Autobiographical paintings emerged, drawn from my own experiences, and this change drew me to figuration and representation. Prior to attending Glasgow school of Art I worked, in the late 1950’s, as a salesman in a Glasgow Gentleman’s outfitters. In the 1970’s I began reflect on and to make paintings about that earlier period in my life. The anger and confusion of the young salesman is expressed in a series of pictures made from the distance of twenty years. Political comment is mingled with personal experience in the ‘Salesman’ pictures.
See James Hamilton’s 1982 catalogue essay under essays/reviews section for critical aspects about this work. , and video ‘Nature Lessons’
As I moved on from the personal narrative concerns of this earlier autobiographical phase the work became more emblematic and opened up to involve the natural world. . The relationships between people ,animals, and places are just slightly off centre.
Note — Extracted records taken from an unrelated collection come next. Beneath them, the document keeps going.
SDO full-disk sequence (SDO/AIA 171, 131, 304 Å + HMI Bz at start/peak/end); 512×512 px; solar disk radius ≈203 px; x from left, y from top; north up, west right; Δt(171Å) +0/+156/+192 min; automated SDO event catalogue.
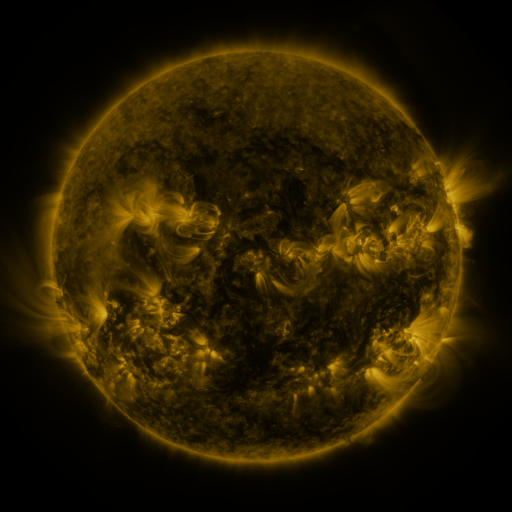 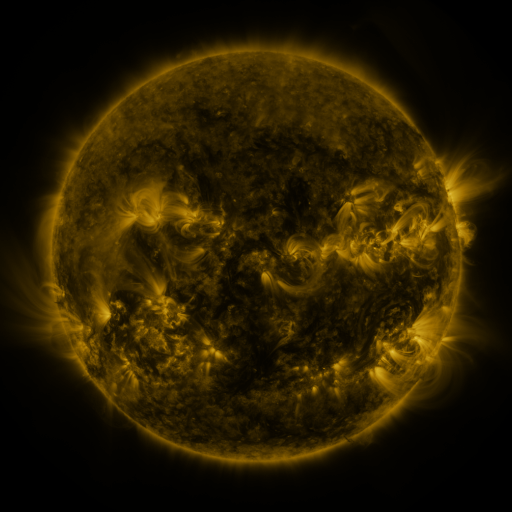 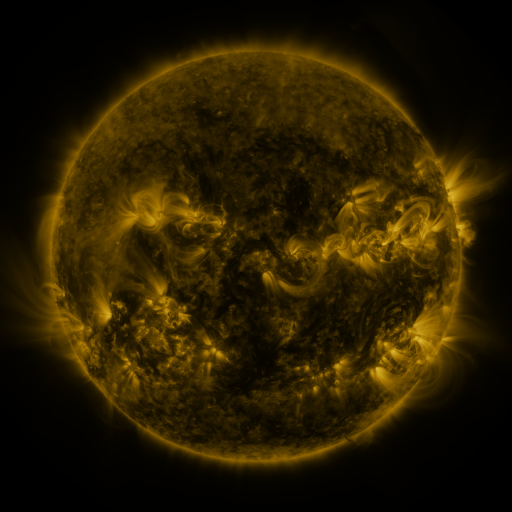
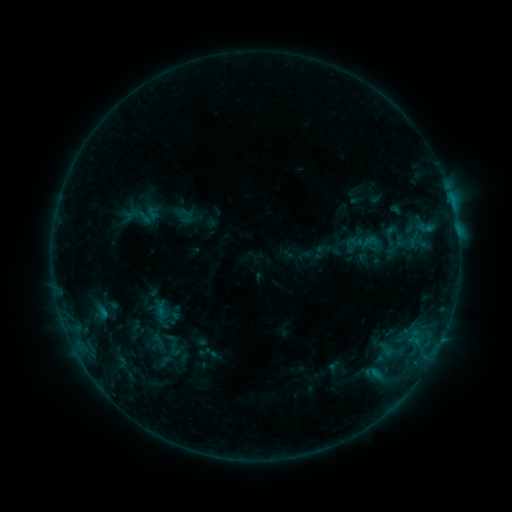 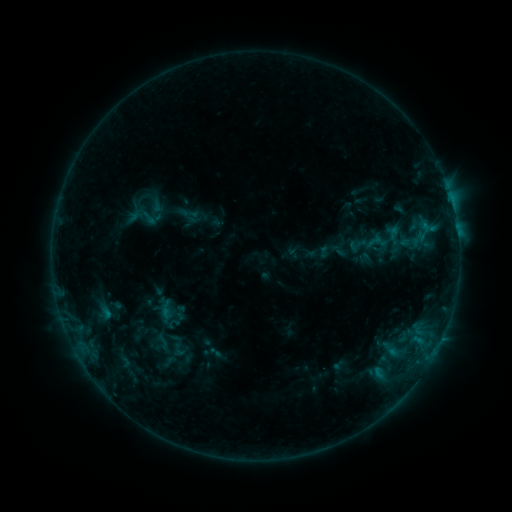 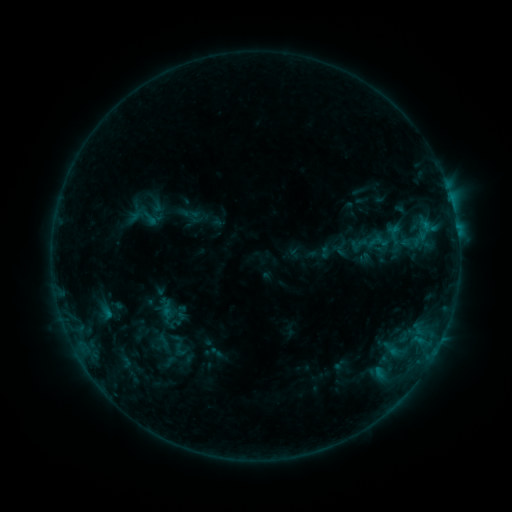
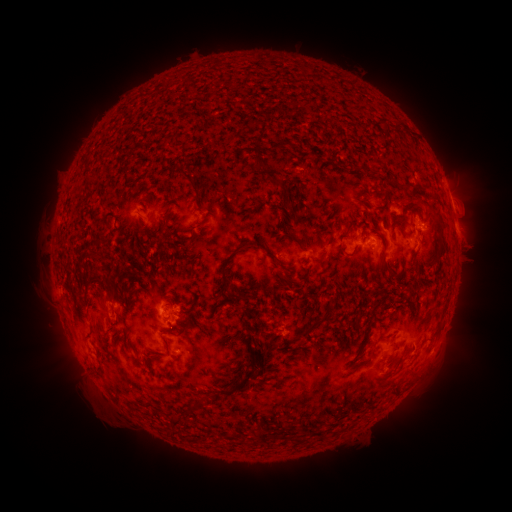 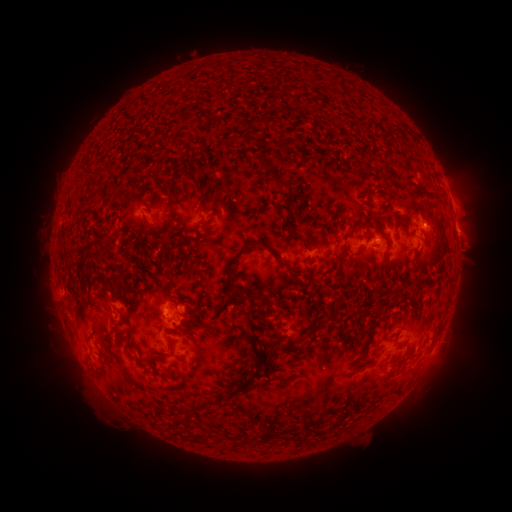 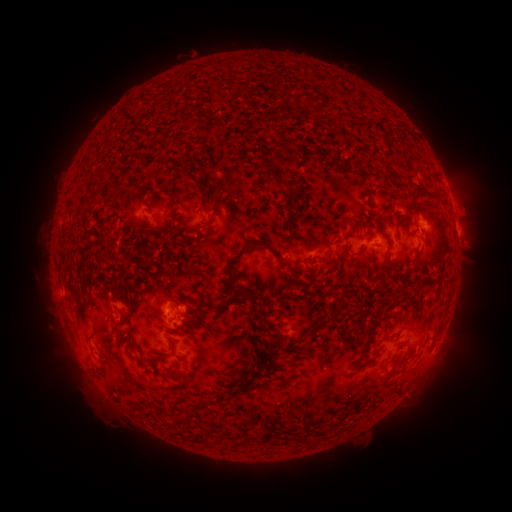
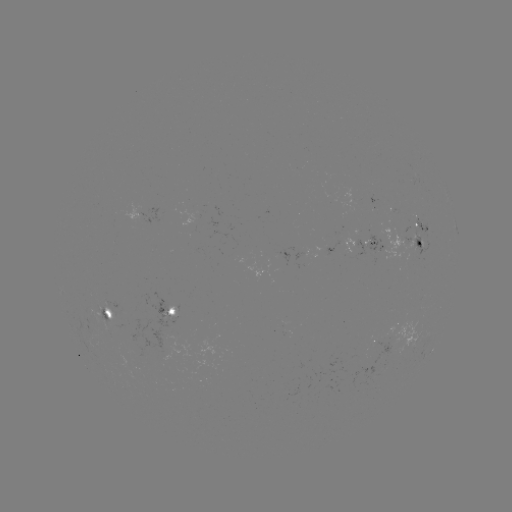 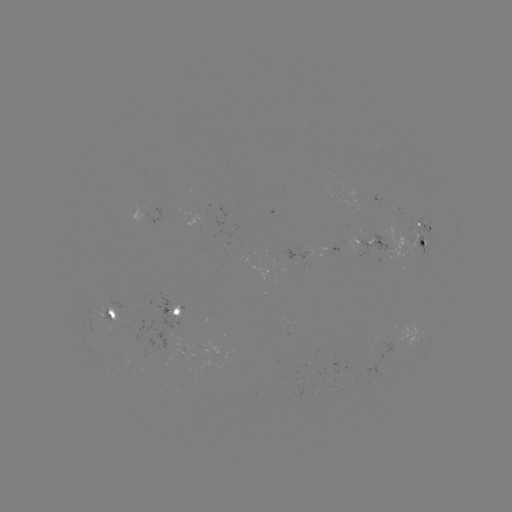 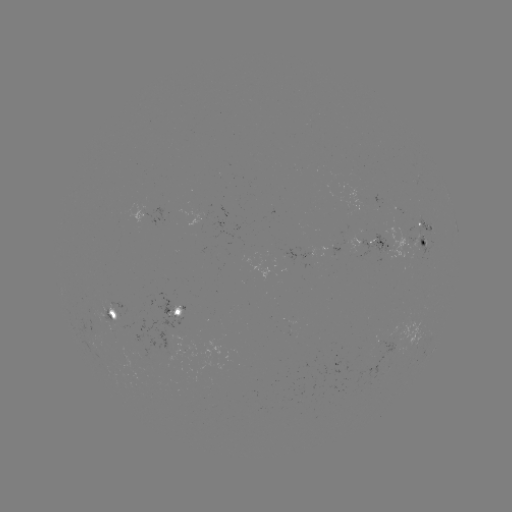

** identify emerging-flux region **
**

Hierarchical elements came into play , giving a metaphorical and allegorical slant to these works.
See catalogue essay ‘No Hard Feelings’ by Sarah Kent Third Eye centre Glasgow 1985 and catalogue essay ‘Nothing Natural’ Philip Dodd 1992
Photography and found objects has played an important role in gathering material for later paintings. I made a series of paintings based on my own black and white photographic prints, inventing the colour from memory, allowing the place and atmosphere to suggest traces of the people who had once populated the spaces. This resulted in a group of works called ‘Empty Quarter’ 2002 .
See David Brittain’s catalogue essay ‘Glasgow Boy on the Beach’ for more comments.
In recent years my work has been influenced, by 50’s black and white films – in particular ‘film noir’. This change came about when I was working on the LA paintings, and I noticed that the backgrounds to the paintings were becoming more significant ,and paralleled background shots from films of this period. I now shoot stills from some of these films and adapt them for paintings.
Returning to Los Angeles regularly, over the years between 1995 – 2008 I was excited by the place and inspired to shoot photographs, from which I based many paintings. These paintings were made in my studio at home in the UK. Therefore the colour and atmosphere were partly invented or conjured from memory. This results in a deliberate out of kilter sensation as the memories, distort colour and form and at times evoke another country. This is the feeling that I wanted to convey through my paintings about a unique, exciting and at times alienating, part of the world .
A natural consequence of these LA paintings was to look around me nearer home for subject matter for paintings. I became aware of the ever changing nature of the River Thames and to make paintings based on photographs taken from boat journeys along that river. Observing the transformation that was taking place , as old warehouses were being turned into luxury flats, my paintings draw out the powerful contrast between the flow of the river and the buildings that frame it.
This project is still in progress and I am continuing to work on the paintings in this series.